# Manta Ray



## peteg (Aug 20, 2012)

This is a small Manta ray I made a couple of years ago, turned from beach, it is 6" square, the wings are a tad under 3/16th. This one is a 2 up 2 down configuration.
Any of your comments / suggestions welcome,
Thanks for the look
Pete


----------



## TwoSkies57 (Feb 23, 2009)

Now that is just sweet!!!
The piece flows beautifully. 

Nicely done Pete!!


----------



## Semipro (Mar 22, 2013)

Pete,That is a really nice piece of work


----------



## Roloff (Jan 30, 2009)

Quite beautiful! Nice proportions, great color and form.


----------



## BernieW (Sep 12, 2006)

That is well done and beautiful. I have made several of those.


----------



## RÖENTGEEP (Feb 18, 2014)

+1 on that is a nice, sweet piece. Congrats.


----------



## peteg (Aug 20, 2012)

Thanks all, Bernie these are one of the signature pieces of my good mate here in Auckland Terry Scott, he has a great DVD on the "how to", the trick is in getting the Blend right 
Pete


----------



## BernieW (Sep 12, 2006)

▶ Problem set
1: In the Manta ray thread, how large is the piece Pete made?
2: Summarize the Manta ray thread in two sentences.
The lines have no connection to the Manta ray thread.

▶ Recorded information
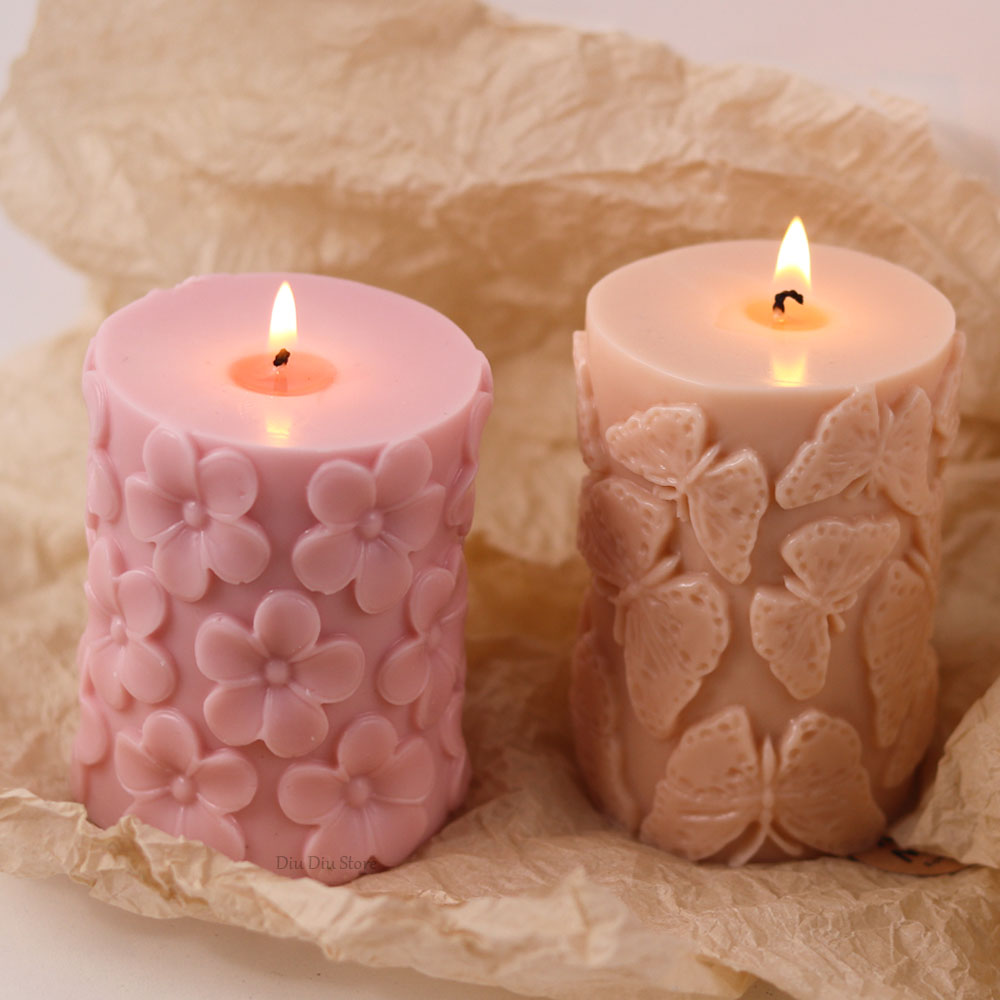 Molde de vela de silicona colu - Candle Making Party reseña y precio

* * *

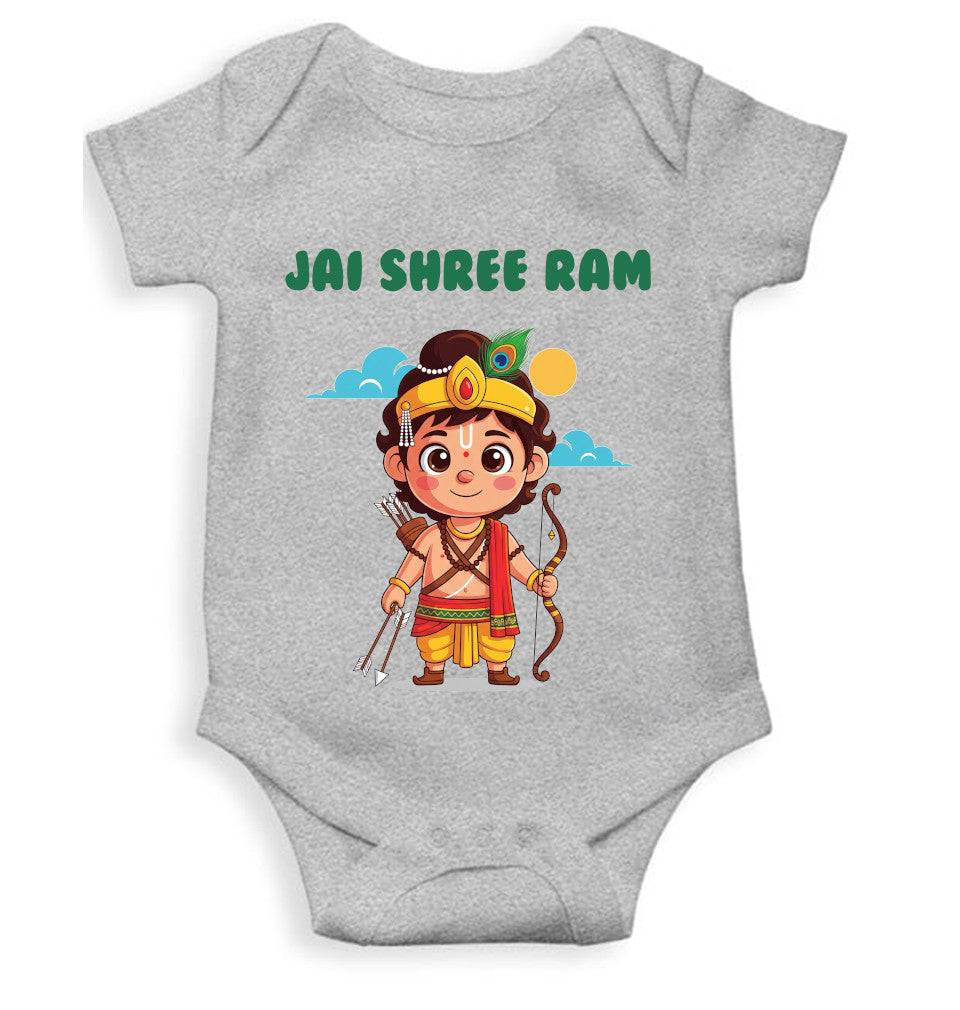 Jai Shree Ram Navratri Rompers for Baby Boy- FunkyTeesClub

▶ Responses to the exercise
1: It is 6 inches square.

2: Pete shares a small Manta ray he made a couple of years ago, which is 6 inches square in a 2 up 2 down configuration, and he welcomes comments and suggestions. Several members praise the piece, and Pete replies that these are signature pieces of his friend Terry Scott in Auckland, who has a DVD on how to make them, and that the trick is getting the blend right.